▸ 本文抜粋:
========

焚巣館 -三国史記 第五十巻 甄萱

甄萱

 甄萱、尙州加恩縣の人である。本姓は李、後に甄を氏とした。父は阿慈介、農耕によって自らの生活を支え、後に平民の家柄から官職を得て(※1)将軍となった。さて、甄萱が生まれたばかりの幼児の時のことである。父は野で畑仕事をし、母がそちらに食べ物を届けに行こうとして子供を林下に置いていると、虎が来てこれに乳を与えた。それを聞いた郷里の人たちは、奇異に感じた。壮年になると、身体つきと顔つきは並外れてすぐれ、志気はしがらみに囚われず、他者と異なる非凡な才覚があった。従軍して王京(みやこ)に入り、西南海の防人として赴いたとき、戈を枕にして敵を待ち、その勇気によっていつも士卒の先鋒となったことから、報労として裨将(※2)となった。

 唐昭宗景福元年、この時、新羅真聖王は在位六年、お気に入りの竪(しもべ)が側について竊かに政(まつりごと)の権柄を玩弄し、綱紀は紊乱と弛緩に至り、これに加えて飢饉まで起こったので、百姓は流民となり、群盜が蜂起した。ここにおいて甄萱は竊かに分不相応な欲望を抱き、大言壮語をして仲間を集め、行軍して京の西南の州縣を攻撃すると、至る所が響応した。旬月の間に衆勢は五千人までに膨れ上がり、遂に武珍州を襲撃して自ら王となったが、それでも敢えて公然と王を称することはせず、自署は『新羅西面都統指揮兵馬制置、持節、都督全武公等州軍事、行全州刺史、兼御史中丞、上柱國、漢南郡開國公』とし、食邑は二千戸であった。この時、北原の賊の良吉は雄強で、弓裔は自ら投じて麾下となった。それを聞いた甄萱も、良吉から職を遙授して裨将となった。甄萱が西を巡って完山州までたどり着くと、州民が迎え入れて労った。人心を得たことを喜んだ甄萱は、左右に言った。「俺から三国の始まりを遡ってみれば、まずは馬韓が起こり、その後に赫世が勃興し、それゆえ辰韓と卞韓がこれに従って興り、そこで百濟が金馬山に国を開いて六百年余りである。捴章中、唐の高宗は新羅の要請を受けたことで、将軍の蘇定方を船兵十三萬とともに派遣して海を越えさせた。新羅の金庾信は土埃を巻き上げながら黃山を経由して泗泚までたどり着き、唐軍と合流して百済を攻め、これを滅ぼした。今ここで、余が敢えて完山に都を立てることもせず、義慈の宿憤を雪(すす)がない手があるだろうか。」遂に自ら後百濟王と称し、官位を設けて職を分けた。これが唐光化三年、新羅孝恭王四年のことである。遣使して呉越に訪朝させると、呉越王は来聘に報い、これによって檢校太保が加えられ、それ以外は元のままとした。

========

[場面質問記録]
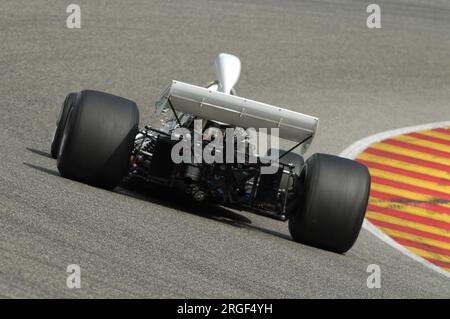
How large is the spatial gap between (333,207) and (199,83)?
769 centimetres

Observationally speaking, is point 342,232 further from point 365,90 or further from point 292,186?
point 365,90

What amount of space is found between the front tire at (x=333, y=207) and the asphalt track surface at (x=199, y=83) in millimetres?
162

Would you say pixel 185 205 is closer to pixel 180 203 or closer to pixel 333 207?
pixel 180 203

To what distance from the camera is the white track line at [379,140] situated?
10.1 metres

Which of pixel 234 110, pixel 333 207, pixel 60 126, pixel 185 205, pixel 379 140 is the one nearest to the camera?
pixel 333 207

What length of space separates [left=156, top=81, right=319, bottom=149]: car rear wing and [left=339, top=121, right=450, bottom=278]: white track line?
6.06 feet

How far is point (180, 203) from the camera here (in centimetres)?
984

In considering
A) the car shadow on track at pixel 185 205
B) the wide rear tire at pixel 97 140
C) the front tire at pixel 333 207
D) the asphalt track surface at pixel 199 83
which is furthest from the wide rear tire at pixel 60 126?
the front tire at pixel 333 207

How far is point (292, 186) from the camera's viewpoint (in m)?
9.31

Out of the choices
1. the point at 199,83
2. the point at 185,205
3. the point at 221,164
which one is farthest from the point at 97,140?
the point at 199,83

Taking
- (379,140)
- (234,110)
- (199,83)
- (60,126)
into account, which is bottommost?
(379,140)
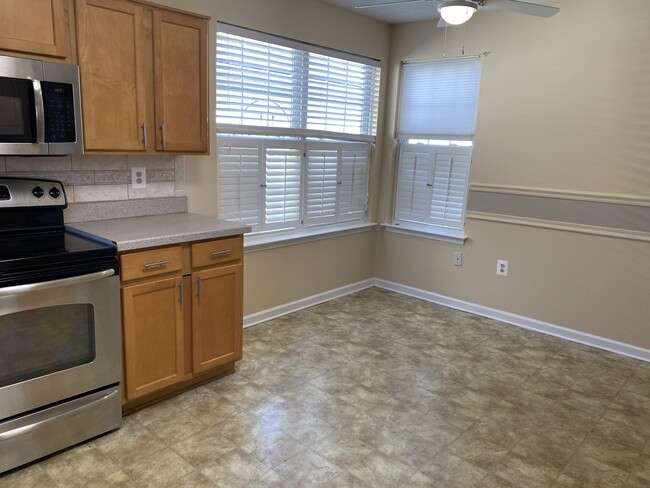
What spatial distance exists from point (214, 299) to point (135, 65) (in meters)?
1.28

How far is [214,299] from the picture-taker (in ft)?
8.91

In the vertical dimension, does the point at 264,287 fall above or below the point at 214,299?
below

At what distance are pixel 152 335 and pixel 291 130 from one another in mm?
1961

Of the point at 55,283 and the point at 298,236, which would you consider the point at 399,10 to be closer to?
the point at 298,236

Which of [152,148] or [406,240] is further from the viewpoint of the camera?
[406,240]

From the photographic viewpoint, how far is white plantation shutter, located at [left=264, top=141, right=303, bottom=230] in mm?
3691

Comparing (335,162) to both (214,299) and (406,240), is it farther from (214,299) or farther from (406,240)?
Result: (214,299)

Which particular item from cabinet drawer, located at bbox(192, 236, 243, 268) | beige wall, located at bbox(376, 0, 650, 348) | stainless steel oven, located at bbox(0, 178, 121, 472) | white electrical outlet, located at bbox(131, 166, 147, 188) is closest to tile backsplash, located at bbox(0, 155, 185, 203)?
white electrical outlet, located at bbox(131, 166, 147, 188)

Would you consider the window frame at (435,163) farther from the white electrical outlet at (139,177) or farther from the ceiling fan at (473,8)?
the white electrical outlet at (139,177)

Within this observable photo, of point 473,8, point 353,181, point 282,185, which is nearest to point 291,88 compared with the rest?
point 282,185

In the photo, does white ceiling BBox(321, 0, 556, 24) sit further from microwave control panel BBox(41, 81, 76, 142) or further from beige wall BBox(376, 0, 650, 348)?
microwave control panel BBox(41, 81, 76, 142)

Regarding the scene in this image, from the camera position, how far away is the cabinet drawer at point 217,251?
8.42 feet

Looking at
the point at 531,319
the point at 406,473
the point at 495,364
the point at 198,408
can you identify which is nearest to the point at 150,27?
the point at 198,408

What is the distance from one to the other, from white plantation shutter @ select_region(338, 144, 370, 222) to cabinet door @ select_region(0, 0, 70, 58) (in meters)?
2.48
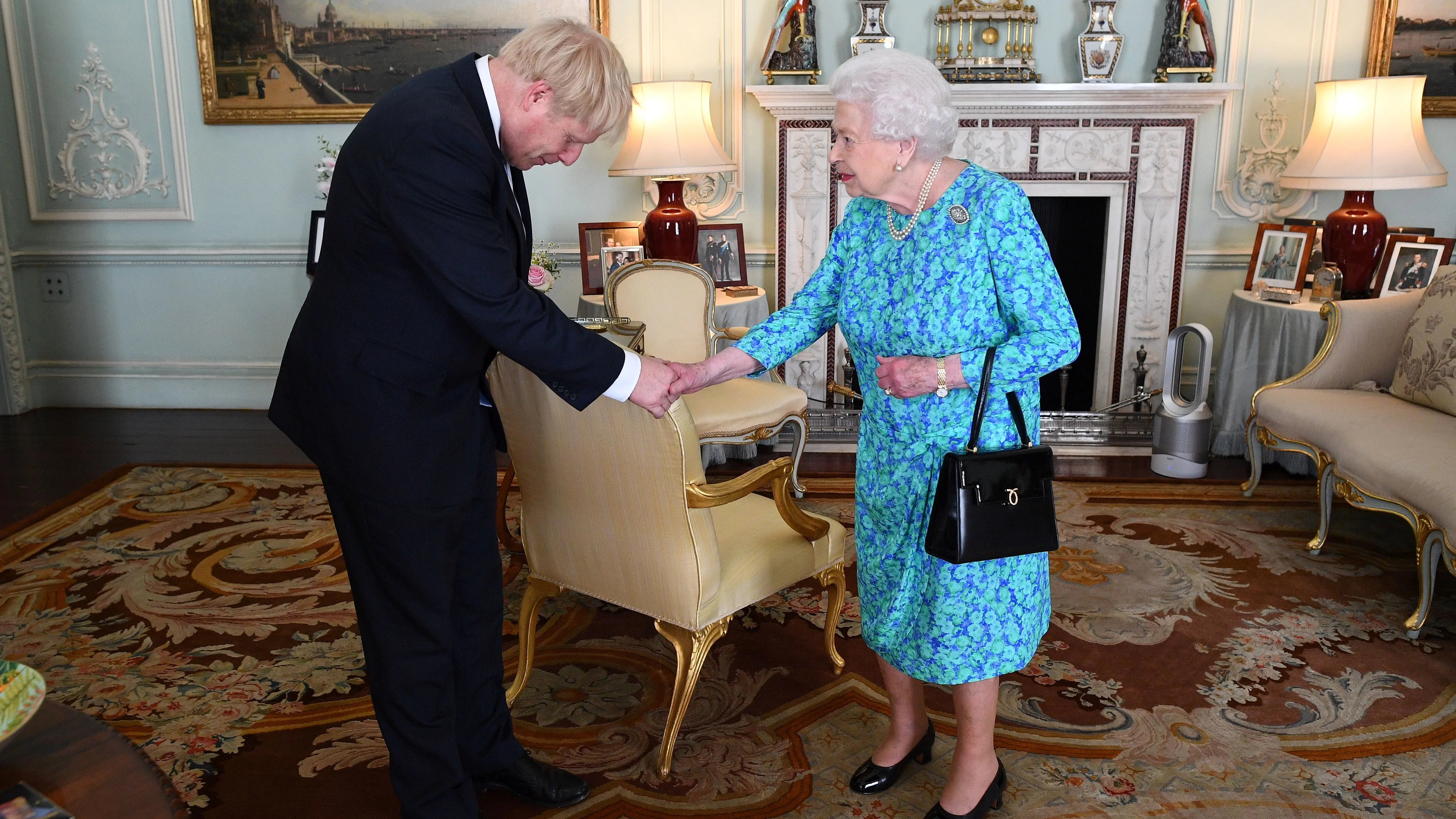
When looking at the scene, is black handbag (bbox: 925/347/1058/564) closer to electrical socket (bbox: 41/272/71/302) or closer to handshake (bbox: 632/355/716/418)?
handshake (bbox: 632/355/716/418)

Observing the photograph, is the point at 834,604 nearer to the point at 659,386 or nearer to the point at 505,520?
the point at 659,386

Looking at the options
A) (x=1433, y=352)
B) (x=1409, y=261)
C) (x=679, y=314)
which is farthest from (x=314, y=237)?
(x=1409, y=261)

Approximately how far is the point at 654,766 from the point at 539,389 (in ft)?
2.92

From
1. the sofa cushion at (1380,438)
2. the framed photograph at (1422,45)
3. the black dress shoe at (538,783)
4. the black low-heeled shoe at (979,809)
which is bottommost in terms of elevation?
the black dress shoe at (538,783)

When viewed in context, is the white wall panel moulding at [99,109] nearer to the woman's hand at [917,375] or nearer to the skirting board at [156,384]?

========

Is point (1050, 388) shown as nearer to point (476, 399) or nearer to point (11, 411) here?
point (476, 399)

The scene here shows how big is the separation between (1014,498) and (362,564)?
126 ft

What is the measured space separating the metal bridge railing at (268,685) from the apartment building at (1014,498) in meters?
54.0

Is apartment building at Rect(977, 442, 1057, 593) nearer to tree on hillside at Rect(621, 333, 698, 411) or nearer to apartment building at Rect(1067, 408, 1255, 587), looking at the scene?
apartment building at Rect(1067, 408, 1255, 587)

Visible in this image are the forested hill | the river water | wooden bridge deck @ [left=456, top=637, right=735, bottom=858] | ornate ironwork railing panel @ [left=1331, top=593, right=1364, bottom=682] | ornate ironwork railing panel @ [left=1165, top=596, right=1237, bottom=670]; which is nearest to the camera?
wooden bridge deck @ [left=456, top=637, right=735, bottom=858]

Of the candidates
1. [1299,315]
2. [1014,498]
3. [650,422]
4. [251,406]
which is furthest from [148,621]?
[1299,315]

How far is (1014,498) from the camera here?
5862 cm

========

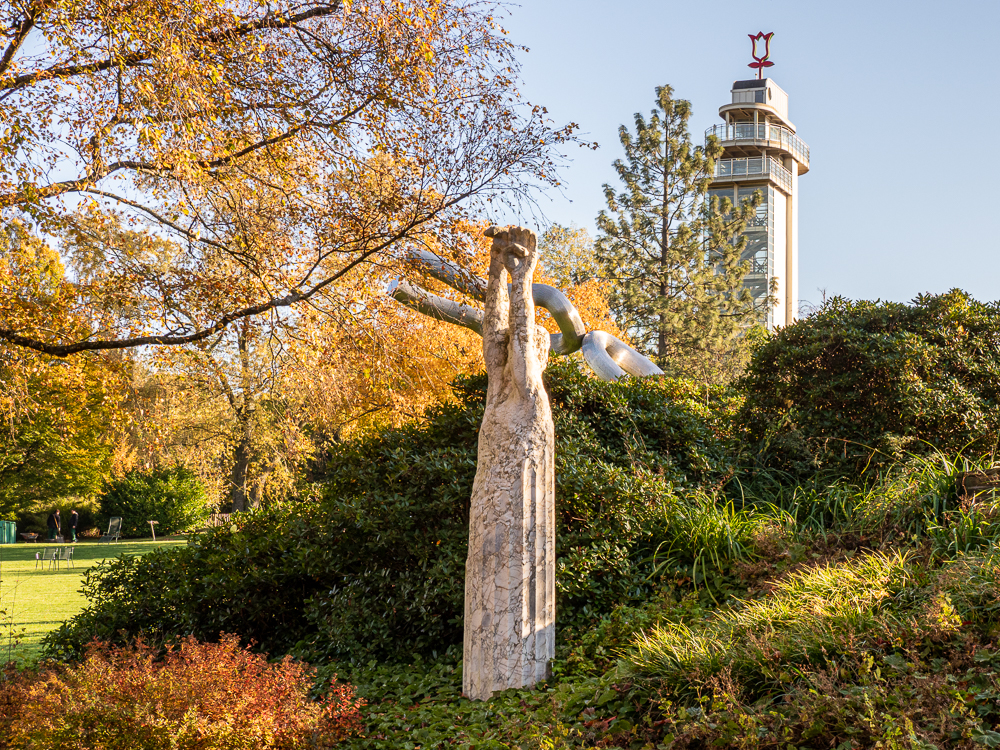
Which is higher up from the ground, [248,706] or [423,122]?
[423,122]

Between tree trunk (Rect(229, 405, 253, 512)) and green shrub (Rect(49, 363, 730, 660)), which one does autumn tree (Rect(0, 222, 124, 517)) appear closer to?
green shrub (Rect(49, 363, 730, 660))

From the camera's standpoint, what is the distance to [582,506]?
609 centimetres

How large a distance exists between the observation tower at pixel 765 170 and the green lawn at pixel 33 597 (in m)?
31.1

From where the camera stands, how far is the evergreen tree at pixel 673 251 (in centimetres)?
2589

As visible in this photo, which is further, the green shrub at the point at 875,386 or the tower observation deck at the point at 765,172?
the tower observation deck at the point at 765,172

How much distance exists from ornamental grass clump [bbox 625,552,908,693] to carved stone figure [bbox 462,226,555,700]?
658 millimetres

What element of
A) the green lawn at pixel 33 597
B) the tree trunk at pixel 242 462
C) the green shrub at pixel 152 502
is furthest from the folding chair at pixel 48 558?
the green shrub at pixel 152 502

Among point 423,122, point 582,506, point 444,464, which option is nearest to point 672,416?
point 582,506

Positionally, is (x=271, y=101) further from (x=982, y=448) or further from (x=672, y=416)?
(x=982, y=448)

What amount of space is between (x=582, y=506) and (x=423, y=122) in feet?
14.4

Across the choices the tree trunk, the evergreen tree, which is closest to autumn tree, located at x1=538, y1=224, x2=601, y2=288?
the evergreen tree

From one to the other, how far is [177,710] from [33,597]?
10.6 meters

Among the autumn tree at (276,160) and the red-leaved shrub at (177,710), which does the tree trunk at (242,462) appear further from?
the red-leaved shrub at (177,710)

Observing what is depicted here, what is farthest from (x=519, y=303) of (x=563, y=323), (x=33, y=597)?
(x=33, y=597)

========

▸ 作業指示:
- a) 次の(i)〜(iii)が甄萱に関する本文の内容と一致するかを判定し、それぞれ「はい」または「いいえ」で答え、判断の根拠となる本文の語句をそのまま引用してください。(i) 甄萱の本姓は李であった。(ii) 甄萱は武珍州を襲撃した後、公然と王を称した。(iii) 甄萱が完山州に着くと、州民は彼を迎え入れて労った。
- b) 甄萱に関する本文から、「焚巣館 -三国史記 第五十巻」から「として裨将(※2)となった。」までの部分を一字一句変えずに抜き出してください。

▸ 各課題の解答:
- a)
(i) はい:「本姓は李、後に甄を氏とした」
(ii) いいえ:「それでも敢えて公然と王を称することはせず」
(iii) はい:「州民が迎え入れて労った」

- b)
焚巣館 -三国史記 第五十巻 甄萱

甄萱

 甄萱、尙州加恩縣の人である。本姓は李、後に甄を氏とした。父は阿慈介、農耕によって自らの生活を支え、後に平民の家柄から官職を得て(※1)将軍となった。さて、甄萱が生まれたばかりの幼児の時のことである。父は野で畑仕事をし、母がそちらに食べ物を届けに行こうとして子供を林下に置いていると、虎が来てこれに乳を与えた。それを聞いた郷里の人たちは、奇異に感じた。壮年になると、身体つきと顔つきは並外れてすぐれ、志気はしがらみに囚われず、他者と異なる非凡な才覚があった。従軍して王京(みやこ)に入り、西南海の防人として赴いたとき、戈を枕にして敵を待ち、その勇気によっていつも士卒の先鋒となったことから、報労として裨将(※2)となった。